Отец Сергий Гаккель: Владыко, ты как-то в разговоре со мной сказал, что как только тебе, возможно, будет, ты охотно бы уехал в монастырь. Остались ли у тебя такие чувства?
Да, у меня чувство осталось, хотя надежды все меньше и меньше. Я мечтал о монастыре, ещё, когда был юношей. Помню, когда я только-только поступил на медицинский факультет, отец мне говорил: “Как замечательно быть христианским врачом!” — и я с болью ему ответил: “Это, может быть, замечательно, но я предпочел бы быть последним послушником в самом захудалом монастыре”. Я не могу сказать, что я это выполнил. С тех пор прошло столько лет, 60 с небольшим лет, но чувство осталось, что очень хотелось бы кончить жизнь одиноко в монастыре; не столько ради того, чтобы участвовать в больших и длительных богослужениях, а для того чтобы иметь келью и иметь долгие периоды молчания и одиночества.

■ **ПЕРЕЧЕНЬ СТРОК**

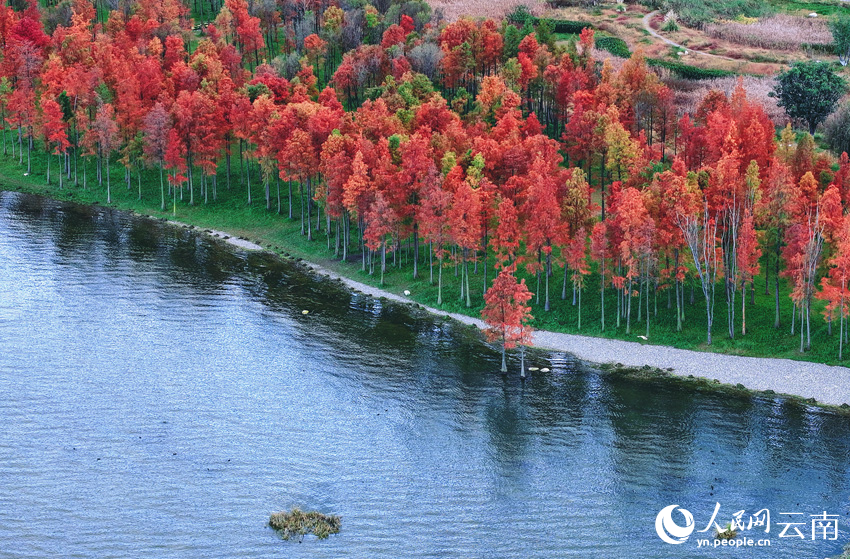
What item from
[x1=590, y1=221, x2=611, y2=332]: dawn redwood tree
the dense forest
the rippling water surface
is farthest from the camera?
[x1=590, y1=221, x2=611, y2=332]: dawn redwood tree

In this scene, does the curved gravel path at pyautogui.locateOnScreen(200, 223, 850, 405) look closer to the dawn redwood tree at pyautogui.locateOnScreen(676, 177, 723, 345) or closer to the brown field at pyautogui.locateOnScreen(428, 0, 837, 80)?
the dawn redwood tree at pyautogui.locateOnScreen(676, 177, 723, 345)

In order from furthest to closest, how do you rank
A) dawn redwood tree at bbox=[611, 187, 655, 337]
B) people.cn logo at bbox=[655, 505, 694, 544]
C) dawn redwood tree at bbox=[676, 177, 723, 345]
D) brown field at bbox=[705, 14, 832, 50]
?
brown field at bbox=[705, 14, 832, 50], dawn redwood tree at bbox=[611, 187, 655, 337], dawn redwood tree at bbox=[676, 177, 723, 345], people.cn logo at bbox=[655, 505, 694, 544]

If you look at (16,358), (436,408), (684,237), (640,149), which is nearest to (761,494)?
(436,408)

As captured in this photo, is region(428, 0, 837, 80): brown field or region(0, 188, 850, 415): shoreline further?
region(428, 0, 837, 80): brown field

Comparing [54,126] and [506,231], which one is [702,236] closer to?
[506,231]

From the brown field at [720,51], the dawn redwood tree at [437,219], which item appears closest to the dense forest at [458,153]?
the dawn redwood tree at [437,219]

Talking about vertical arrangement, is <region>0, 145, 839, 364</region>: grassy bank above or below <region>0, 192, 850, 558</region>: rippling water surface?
above

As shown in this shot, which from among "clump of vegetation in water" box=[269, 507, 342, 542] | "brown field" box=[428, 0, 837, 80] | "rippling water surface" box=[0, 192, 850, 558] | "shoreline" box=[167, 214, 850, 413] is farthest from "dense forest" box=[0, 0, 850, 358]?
"clump of vegetation in water" box=[269, 507, 342, 542]
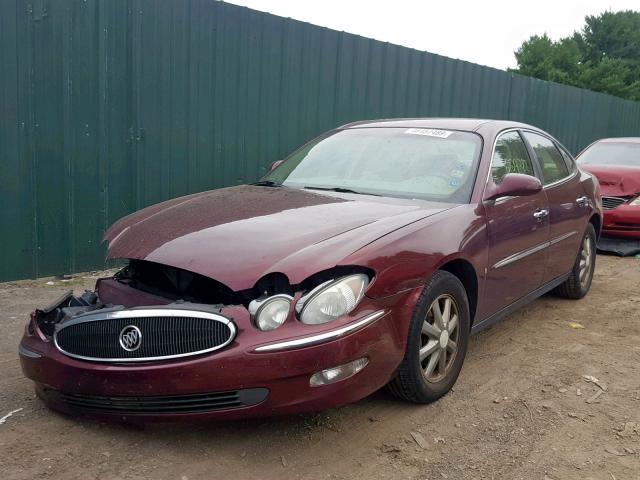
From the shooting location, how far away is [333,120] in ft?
29.1

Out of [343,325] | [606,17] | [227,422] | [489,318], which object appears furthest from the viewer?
[606,17]

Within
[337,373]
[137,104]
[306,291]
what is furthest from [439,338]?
[137,104]

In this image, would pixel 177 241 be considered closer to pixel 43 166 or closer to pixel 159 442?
pixel 159 442

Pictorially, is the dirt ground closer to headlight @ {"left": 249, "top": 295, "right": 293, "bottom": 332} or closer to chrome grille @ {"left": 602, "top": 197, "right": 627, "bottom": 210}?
headlight @ {"left": 249, "top": 295, "right": 293, "bottom": 332}

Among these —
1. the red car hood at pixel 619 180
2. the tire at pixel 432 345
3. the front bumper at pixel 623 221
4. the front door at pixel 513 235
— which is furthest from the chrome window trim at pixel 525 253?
the red car hood at pixel 619 180

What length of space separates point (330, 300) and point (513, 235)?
182 centimetres

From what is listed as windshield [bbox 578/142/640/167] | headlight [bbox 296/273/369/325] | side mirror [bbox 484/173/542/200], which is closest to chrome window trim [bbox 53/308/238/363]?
headlight [bbox 296/273/369/325]

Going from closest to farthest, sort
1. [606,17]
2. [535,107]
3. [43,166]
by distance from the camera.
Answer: [43,166]
[535,107]
[606,17]

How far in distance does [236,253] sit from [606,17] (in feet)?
155

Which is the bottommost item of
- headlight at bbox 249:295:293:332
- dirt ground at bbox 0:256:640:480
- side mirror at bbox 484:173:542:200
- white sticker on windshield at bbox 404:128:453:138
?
dirt ground at bbox 0:256:640:480

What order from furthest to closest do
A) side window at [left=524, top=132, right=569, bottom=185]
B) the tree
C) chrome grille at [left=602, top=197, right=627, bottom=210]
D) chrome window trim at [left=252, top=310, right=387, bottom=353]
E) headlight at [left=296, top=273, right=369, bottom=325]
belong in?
the tree
chrome grille at [left=602, top=197, right=627, bottom=210]
side window at [left=524, top=132, right=569, bottom=185]
headlight at [left=296, top=273, right=369, bottom=325]
chrome window trim at [left=252, top=310, right=387, bottom=353]

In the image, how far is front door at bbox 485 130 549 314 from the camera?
13.2ft

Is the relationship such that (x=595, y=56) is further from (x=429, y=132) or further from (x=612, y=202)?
(x=429, y=132)

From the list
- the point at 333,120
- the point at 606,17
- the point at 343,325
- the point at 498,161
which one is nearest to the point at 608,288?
the point at 498,161
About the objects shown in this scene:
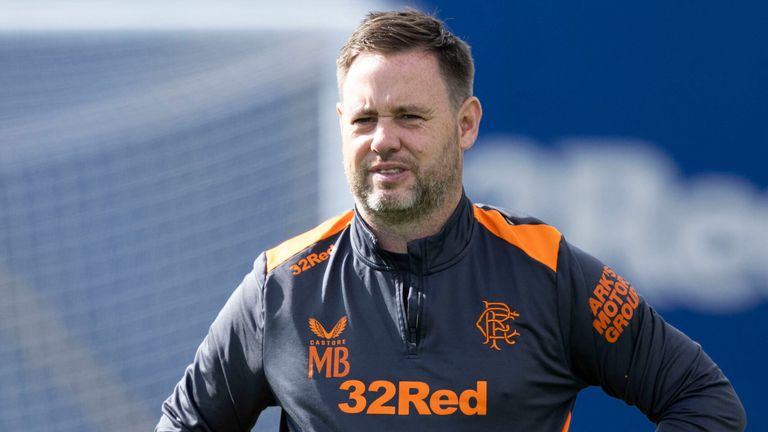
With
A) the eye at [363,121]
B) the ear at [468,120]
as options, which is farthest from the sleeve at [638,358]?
the eye at [363,121]

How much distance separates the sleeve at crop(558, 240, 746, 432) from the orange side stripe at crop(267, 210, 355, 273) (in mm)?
399

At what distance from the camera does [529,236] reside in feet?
5.50

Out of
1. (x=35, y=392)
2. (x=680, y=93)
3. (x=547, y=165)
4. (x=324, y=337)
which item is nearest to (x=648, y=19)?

■ **ЗАДАНИЕ 1**
Ответьте на вопросы по отрывку, каждый ответ с новой строки:
(а) Кто задаёт вопрос в начале отрывка?
(б) На какой факультет только что поступил говорящий, когда отец заговорил с ним о христианском враче?
(в) Сколько лет, по словам говорящего, прошло с тех пор?
■ **ЗАДАНИЕ 2**
Перечислите всё, что говорящий в отрывке хотел бы иметь в монастыре, согласно его последнему предложению.
■ **ЗАДАНИЕ 3**
Продолжите отрывок, начав сразу после его последнего предложения о келье, молчании и одиночестве.

■ **ОТВЕТ 1**
(а) Отец Сергий Гаккель.
(б) На медицинский факультет.
(в) 60 с небольшим лет.

■ **ОТВЕТ 2**
Келью, долгие периоды молчания, долгие периоды одиночества.

■ **ОТВЕТ 3**
Но ты говоришь, что теперь все меньше и меньше это становится возможностью. Что это значит?
Это значит, что, вероятнее всего, я останусь здесь, пока только есть силы участвовать в жизни епархии. А потом обременять монастырь человеком, который уже настолько дряхлый и ни на что не годный, в общем, совестно. Когда действительно я не смогу творчески работать и вести епархию, я попрошусь на покой; и если мне разрешат уйти на покой, я попрошу разрешения остаться в епархии и помогать тому из моих теперешних викариев, который займет мое место. Потому что за 45 лет жизни на этом приходе и в этой епархии, которая рождалась при мне — не моими трудами, но при мне — я, конечно, знаю ее в такой мере, в какой другие ее, может быть, и не знают.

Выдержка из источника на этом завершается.